Marc Mansour, Stella Y. Lee, and Bill PohajdakDagger

From the Biology Department, Dalhousie University, Halifax, Nova Scotia B3H 4J1, Canada

Cytohesin is a guanine nucleotide exchange factor that regulates members of the ADP-ribosylation factor (ARF) family of small GTPases. All of the members of the cytohesin family (including ARNO, ARNO3, and the newly characterized cytohesin-4) have a similar domain distribution consisting of a Sec7 homology domain, a pleckstrin homology domain, and an N-terminal coiled coil. In this study, we attempt to identify proteins that interact specifically with the coiled coil motif of cytohesin. Yeast two-hybrid screening of a B cell library using the cytohesin N terminus as bait, identified CASP, a scaffolding protein of previously unknown function, as a binding partner. CASP contains an internal coiled coil motif that is required for cytohesin binding both in vitro and in COS-1 cells. The specificity of the coiled coil of CASP is not restricted to cytohesin, however, because it is also capable of interacting with other members of the cytohesin/ARNO family, ARNO and ARNO3. In immunofluorescence experiments, CASP localizes to perinuclear tubulovesicular structures that are in close proximity to the Golgi. These structures remain relatively undisturbed when the cells are treated with brefeldin A. In epidermal growth factor-stimulated COS-1 cells overexpressing cytohesin and CASP, cytohesin recruits CASP to membrane ruffles, revealing a functional interaction between the two proteins. These observations collectively suggest that CASP is a scaffolding protein that facilitates the function of at least one member of the cytohesin/ARNO family in response to specific cellular stimuli.

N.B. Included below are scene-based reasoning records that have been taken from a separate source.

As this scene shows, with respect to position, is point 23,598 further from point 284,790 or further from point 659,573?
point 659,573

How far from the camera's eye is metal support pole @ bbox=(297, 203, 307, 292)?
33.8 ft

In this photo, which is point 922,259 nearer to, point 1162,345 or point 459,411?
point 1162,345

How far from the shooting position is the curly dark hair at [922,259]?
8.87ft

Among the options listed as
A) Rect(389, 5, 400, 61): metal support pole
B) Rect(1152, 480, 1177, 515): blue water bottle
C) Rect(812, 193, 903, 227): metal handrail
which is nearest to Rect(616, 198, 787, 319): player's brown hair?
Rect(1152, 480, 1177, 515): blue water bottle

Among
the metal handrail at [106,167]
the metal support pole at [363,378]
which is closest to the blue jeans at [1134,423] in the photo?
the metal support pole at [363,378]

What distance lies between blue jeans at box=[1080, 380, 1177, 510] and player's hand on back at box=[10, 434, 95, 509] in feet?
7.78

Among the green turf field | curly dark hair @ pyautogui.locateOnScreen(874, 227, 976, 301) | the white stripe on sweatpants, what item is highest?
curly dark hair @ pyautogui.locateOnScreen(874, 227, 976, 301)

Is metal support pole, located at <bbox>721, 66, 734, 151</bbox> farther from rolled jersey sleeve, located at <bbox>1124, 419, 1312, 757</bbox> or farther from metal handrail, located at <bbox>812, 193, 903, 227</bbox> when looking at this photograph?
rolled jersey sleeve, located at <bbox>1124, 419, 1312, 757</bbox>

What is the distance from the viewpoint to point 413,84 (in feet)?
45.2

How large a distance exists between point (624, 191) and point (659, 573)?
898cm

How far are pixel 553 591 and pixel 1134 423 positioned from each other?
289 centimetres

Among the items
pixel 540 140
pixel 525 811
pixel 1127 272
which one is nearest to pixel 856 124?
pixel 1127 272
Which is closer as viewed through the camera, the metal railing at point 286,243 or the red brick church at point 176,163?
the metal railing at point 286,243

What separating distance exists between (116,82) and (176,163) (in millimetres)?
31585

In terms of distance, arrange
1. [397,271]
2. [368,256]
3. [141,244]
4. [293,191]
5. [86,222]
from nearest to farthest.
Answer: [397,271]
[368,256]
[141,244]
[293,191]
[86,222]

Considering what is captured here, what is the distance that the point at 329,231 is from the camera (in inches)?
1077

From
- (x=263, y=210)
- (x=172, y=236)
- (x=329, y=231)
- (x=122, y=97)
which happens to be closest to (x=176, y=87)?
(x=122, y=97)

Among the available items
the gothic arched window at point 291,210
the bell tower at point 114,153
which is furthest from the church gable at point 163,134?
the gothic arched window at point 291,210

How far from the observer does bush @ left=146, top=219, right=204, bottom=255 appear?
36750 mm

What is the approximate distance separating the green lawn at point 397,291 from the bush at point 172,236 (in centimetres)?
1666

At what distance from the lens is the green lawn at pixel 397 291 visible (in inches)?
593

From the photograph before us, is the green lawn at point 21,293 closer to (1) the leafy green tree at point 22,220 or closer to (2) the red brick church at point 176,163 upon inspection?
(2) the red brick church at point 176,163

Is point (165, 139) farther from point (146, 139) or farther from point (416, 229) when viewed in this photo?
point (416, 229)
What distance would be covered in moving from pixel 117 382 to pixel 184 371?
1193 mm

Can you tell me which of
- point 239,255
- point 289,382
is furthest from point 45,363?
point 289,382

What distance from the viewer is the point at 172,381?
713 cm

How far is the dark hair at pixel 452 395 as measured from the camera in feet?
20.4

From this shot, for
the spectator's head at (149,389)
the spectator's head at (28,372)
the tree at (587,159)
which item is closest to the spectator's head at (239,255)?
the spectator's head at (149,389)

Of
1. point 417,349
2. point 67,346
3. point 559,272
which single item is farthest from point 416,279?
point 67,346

* This work was supported by a grant from the Natural Sciences and Engineering Research Council of Canada.The costs of publication of this article were defrayed in part by the payment of page charges. The article must therefore be hereby marked "advertisement" in accordance with 18 U.S.C. Section 1734 solely to indicate this fact.

Dagger To whom correspondence should be addressed: Dept. of Biology, Dalhousie University, Halifax, NS B3H 4J1, Canada. Tel.: 902-494-1853; Fax: 902-494-3736; E-mail: Billpoh@is.dal.ca.


Copyright © 2002 by The American Society for Biochemistry and Molecular Biology, Inc.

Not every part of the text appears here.